Le député de Berthier et porte-parole du Parti québécois en matière d'agriculture et d'alimentation, André Villeneuve, vient de déposer le projet de loi 599 visant à contrer le soi-disant accaparement des terres agricoles par de méchants entrepreneurs capitalistes. Le « think tank » de gauche IREQ (que certains qualifient de département de recherche de Québec solidaire) avait concocté, à la demande du l’UPA, un projet de contrôle soviétique fondé sur l’approche développée en France sous la forme de Sociétés d’aménagement foncier et d’établissement rural. Ainsi, ce Bureau d’enregistrement et de surveillance répertorie et autorise toute transaction foncière en exerçant un droit de préemption sur la base d’unités régionales.

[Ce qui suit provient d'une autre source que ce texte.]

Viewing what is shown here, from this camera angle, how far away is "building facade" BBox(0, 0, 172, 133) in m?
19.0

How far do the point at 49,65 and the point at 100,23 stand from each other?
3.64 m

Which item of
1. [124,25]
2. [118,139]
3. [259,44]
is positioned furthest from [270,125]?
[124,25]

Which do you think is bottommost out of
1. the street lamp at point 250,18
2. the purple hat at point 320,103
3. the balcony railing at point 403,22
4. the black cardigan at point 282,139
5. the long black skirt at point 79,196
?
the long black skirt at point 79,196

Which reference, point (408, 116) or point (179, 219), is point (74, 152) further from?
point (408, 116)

Le Centre interuniversitaire de recherche en analyse des organisations CIRANO (qui regroupe plus de 230 professeurs-chercheurs œuvrant dans différentes disciplines telles que l'économie, la finance et la gestion provenant de huit institutions universitaires du Québec et une dizaine d'institutions de l'extérieur, canadiennes, américaines et européennes) a discrédité l’étude de l’IREQ en affirmant qu’il n’y avait pas de phénomène d’accaparement des terres agricoles au Québec. L’essentiel des transactions est réalisé par des agriculteurs et non des spéculateurs et la hausse des prix des terres a été stimulée par la confiance des agriculteurs qui veulent profiter d’une amélioration de leurs bénéfices nets pour prendre de l’expansion et non par des spéculateurs. De plus, le CIRANO a affirmé qu’on attribue à l’achat de terres agricoles par des sociétés spécialisées dans l’acquisition et l’exploitation des terres cultivées toutes sortes de tares qui n’existent pas dans les faits.  Bref, l’UPA s’inventait un problème pressant comme prétexte pour justifier une autre intervention gouvernementale. 

Mais le Parti québécois ne rate pas une occasion d’augmenter l’interventionnisme de l’État dans l’économie et de s’attirer l’appui des grands syndicats, dont l’UPA, par son clientélisme nauséabond en échange d’éventuels appuis électoraux.  On ne se surprend donc pas du dépôt de ce projet de loi qui enlève aux agriculteurs le droit de disposer de leurs terres comme ils l’entendent.  Quant à moi, il s’agit d’un droit fondamental des agriculteurs.  Un des rôles les plus importants de l’État est justement de protéger ce droit contre des assauts comme ceux proposés de l’UPA.

Vrai, on n’est pas encore rendu au droit de préemption français qui donnerait à l’État un droit de premier refus selon une valeur théorique probablement inférieure à la valeur marchande, mais le projet de loi 599 met la table à une telle mesure dans une seconde phase de dirigisme économique.

Il est ironique que l’UPA, qui devrait protéger les intérêts de ses membres, en vienne à proposer des lois qui diminuent le prix de vente des terres de ses membres.  L’attitude méprisante de l’UPA est entre autres causée par le monopole de représentation des agriculteurs dont elle bénéficie depuis 1974 et le manque d’imputabilité de celle-ci.  Un gouvernement du Parti conservateur du Québec, lui, ferait confiance à l’intelligence de nos créateurs agricoles en leur permettant de choisir librement le regroupement de producteurs auxquels ils veulent adhérer pour représenter leurs intérêts.